# Finished this today



## Snipez (Dec 1, 2010)

Finished this today just need to fit the bands

Think it is hickory









Atb rob


----------



## philly (Jun 13, 2010)

Nice shooter, beautiful finish, sweet.
Philly


----------



## jmplsnt (Jan 1, 2010)

It has the look of hickory. If it was extremely hard and dulled all your tools, you can be pretty certain it is.

You did a good job on that one and it looks like it would be quite comfortable in the hand. Keep us posted on how it shoots and I hope it's a good one for you.


----------



## Dayhiker (Mar 13, 2010)

Very nice.


----------



## mxred91 (Aug 8, 2010)

Beautiful job!


----------



## e~shot (Jun 3, 2010)

Nice one, topnotch finishing .....

## Directions
(1) Answer these from the forum thread:
(a) What wood does Snipez think the piece is made of?
(b) What does Snipez say is still left to do?
(c) According to jmplsnt, what would make it pretty certain that the wood is hickory?
(2) Continue the forum thread with the next post, following e~shot's reply.
The rows after this point are separate material and have no connection to the forum thread.

## Excerpted data

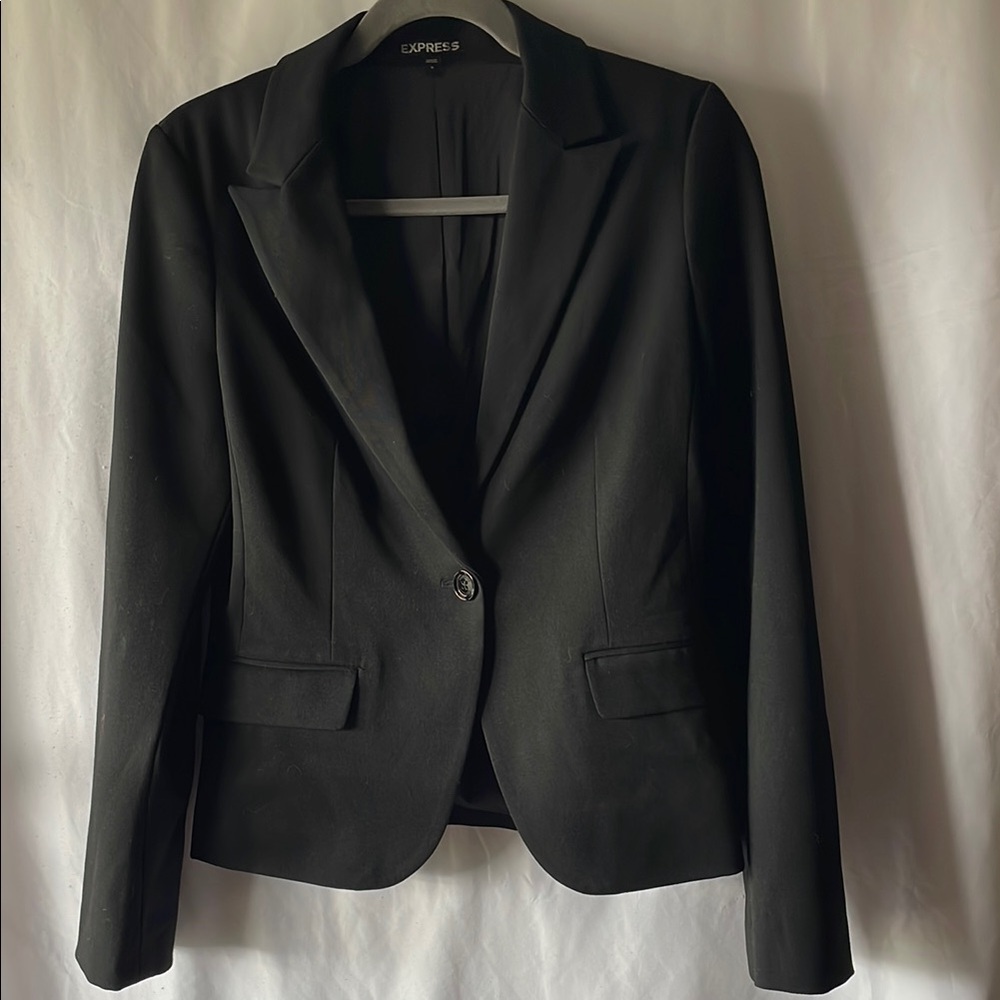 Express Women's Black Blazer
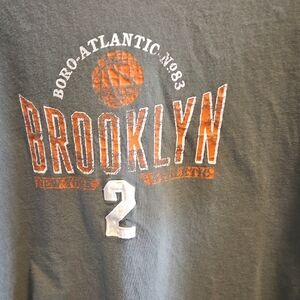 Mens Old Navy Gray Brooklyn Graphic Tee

...

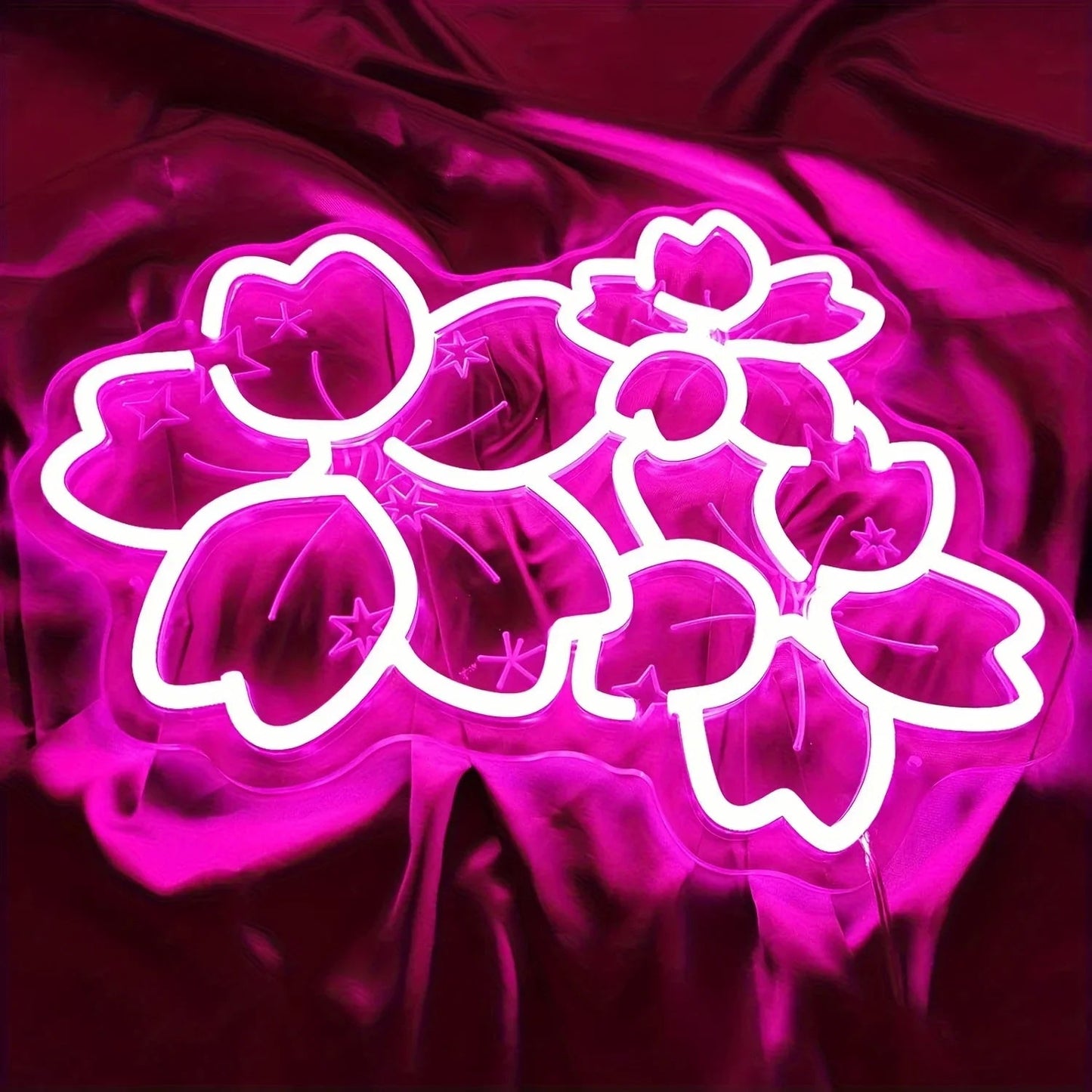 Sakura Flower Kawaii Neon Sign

## Your written answers
(1)
(a) Hickory.
(b) Fitting the bands.
(c) If it was extremely hard and dulled all the tools.

(2)
----------



## M.J (Nov 1, 2010)

Looks great!


----------



## smitty (Dec 17, 2009)

I like it too...great work.


----------



## tubeman (Mar 7, 2011)

Excellent finish, and the hard work shows. If it is hickory it will outlive you. I have a vintage North American Hickory walking stick that is around 80 years old and still rock solid.


----------



## AJW (Apr 24, 2011)

Snipez, that's one piece of hickory that never looked so good. Everything about it just fits. Great job !!!!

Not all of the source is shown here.